We found the Couvert du Cordiliers, which is reported by some historians to be the church that Nicolas Cop preached his All Saint's Day sermon, penned in all likelihood by Calvin himself, an exposition of the beatitudes that clearly defined Cop, the rector of the University of Paris and son of the royal physician, with the the Reformation rediscoveries of justification by faith and Christ alone for salvation.

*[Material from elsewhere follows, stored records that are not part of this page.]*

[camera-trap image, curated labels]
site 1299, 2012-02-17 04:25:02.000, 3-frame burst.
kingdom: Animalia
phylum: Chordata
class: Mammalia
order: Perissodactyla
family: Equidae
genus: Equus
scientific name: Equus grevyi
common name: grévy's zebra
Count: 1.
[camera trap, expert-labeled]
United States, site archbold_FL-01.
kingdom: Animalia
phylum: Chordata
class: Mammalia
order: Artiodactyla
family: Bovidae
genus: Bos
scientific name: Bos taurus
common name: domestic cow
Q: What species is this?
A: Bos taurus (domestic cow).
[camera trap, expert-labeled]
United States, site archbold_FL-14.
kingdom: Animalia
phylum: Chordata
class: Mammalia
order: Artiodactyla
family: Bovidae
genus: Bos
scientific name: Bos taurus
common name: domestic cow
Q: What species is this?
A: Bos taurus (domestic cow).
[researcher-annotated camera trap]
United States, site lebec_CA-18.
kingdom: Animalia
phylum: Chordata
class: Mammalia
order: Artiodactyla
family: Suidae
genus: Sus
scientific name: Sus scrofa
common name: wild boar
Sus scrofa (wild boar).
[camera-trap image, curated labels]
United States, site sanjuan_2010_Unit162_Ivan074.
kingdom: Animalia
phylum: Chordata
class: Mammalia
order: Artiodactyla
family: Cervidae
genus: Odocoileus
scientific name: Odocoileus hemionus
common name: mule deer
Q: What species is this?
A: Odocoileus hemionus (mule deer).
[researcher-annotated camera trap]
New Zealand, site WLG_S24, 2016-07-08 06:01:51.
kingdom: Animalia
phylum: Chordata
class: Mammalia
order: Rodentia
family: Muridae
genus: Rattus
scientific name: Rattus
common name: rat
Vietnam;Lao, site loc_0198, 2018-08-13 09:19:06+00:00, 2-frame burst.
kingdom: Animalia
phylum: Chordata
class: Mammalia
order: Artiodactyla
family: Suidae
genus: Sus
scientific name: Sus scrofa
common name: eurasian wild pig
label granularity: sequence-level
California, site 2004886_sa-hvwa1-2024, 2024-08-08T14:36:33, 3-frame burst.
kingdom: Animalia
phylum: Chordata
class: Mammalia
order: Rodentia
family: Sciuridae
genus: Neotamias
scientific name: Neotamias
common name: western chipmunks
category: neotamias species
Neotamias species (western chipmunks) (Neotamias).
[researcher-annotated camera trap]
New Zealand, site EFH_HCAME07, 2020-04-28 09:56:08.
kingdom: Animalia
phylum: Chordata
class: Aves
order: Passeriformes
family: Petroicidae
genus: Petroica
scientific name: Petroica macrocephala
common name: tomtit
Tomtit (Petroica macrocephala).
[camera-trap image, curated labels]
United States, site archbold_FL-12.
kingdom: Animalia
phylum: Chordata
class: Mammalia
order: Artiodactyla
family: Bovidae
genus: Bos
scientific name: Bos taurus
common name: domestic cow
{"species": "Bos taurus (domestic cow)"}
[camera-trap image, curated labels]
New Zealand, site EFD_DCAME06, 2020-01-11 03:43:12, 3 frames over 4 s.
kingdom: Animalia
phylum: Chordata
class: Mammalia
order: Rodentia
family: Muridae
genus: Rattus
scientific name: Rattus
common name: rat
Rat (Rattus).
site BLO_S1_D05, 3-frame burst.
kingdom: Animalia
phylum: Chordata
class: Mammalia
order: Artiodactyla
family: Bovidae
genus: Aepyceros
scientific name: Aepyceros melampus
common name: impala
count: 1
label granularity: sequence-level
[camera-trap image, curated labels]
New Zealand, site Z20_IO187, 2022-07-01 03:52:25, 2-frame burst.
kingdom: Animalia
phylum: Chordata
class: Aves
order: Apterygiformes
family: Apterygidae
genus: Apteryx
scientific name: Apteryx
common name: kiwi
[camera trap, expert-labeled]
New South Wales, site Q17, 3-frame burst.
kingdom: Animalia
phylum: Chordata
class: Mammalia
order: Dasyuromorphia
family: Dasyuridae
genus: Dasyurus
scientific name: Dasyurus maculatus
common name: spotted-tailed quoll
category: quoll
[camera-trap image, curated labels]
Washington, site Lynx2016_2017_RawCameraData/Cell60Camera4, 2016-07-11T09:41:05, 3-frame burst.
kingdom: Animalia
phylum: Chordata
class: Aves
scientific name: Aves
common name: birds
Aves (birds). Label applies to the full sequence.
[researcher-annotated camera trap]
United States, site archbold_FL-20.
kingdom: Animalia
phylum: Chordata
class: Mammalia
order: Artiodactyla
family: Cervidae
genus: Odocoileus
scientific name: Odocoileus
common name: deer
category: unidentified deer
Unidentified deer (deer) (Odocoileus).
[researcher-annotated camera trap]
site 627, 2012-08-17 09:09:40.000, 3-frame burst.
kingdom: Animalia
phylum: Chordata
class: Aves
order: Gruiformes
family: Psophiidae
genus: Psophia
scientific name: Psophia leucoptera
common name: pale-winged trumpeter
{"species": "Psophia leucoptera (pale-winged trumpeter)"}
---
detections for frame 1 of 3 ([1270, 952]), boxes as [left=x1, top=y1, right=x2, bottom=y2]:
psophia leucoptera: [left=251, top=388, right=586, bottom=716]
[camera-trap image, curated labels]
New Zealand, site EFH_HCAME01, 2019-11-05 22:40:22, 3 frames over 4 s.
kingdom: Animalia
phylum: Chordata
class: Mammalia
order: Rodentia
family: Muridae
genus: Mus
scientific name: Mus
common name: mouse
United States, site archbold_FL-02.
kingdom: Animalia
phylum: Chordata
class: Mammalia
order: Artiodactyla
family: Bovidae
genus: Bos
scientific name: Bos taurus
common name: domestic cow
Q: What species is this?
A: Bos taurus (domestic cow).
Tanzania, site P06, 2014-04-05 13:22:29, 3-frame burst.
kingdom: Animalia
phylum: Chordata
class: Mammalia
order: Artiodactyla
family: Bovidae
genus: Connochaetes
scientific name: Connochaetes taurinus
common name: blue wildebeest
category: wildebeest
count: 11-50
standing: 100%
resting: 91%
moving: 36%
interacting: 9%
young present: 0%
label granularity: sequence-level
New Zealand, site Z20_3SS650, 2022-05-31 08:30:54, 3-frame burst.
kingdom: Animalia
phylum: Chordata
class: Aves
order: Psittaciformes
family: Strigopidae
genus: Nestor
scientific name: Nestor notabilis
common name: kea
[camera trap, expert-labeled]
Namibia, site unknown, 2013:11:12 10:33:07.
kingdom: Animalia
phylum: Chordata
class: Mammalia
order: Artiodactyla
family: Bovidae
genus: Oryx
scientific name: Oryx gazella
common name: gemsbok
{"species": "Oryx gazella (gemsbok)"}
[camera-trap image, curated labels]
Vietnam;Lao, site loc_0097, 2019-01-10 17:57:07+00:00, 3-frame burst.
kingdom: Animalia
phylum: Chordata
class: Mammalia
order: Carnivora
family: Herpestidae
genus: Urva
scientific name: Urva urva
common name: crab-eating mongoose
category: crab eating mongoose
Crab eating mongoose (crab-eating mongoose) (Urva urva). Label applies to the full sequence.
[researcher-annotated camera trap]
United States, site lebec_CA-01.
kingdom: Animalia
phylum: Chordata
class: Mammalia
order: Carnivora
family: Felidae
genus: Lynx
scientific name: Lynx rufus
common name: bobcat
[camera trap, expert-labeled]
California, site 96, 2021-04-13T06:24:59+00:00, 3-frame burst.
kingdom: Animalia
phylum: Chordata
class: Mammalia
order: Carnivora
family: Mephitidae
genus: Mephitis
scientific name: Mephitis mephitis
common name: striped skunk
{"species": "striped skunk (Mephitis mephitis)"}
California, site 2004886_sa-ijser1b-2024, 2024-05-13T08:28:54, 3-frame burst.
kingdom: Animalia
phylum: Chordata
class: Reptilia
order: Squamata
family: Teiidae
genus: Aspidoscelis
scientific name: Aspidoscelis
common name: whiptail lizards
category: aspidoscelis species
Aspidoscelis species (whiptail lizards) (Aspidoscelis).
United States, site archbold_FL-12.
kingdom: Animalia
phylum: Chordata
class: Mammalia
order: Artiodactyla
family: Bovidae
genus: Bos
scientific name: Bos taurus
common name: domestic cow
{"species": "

We found the weary old house King Francis I gave to court poet, Clement Marot, who later had, like Calvin, a "sudden conversion" and was forced to flee France for his life. In Geneva, Calvin put him to work helping with the versification of Psalms for the Geneva Psalter (I asked at a used book faire if the seller had one; my daughter confirmed that my French was correct; the problem was, he'd just never heard of a psalter before, and he was selling religious books... tragically sad).

We visited St. Etienne du Mont where St. Genevieve, patron saint of Paris is buried (and reflected on what Calvin wrote about pilgrimage to venerate such relics as a chief error "contravening reformation"), also, and more importantly, where Blaise Paschal is buried, and the Tour St. Jacques where he made important discoveries about the effects of altitude on barometric pressure (I'm sure his discovery helped us get here in a pressurized aircraft cabin safely). We also bumped in to Hemmingway, James, Joyce, Louis Pasteur, and Erasmus related sights. We discovered a tiny street named Rue de Jean Cauvin, near the University of Paris where he studied.

We ended up at St. Sulpice, the large Roman Catholic church to see what got Calvin so upset about the established church in his day. Not much has changed (more about the latest papal indulgence later). But the organ playing was good and so was the singing (you can watch and listen at or at the link on the title of this post).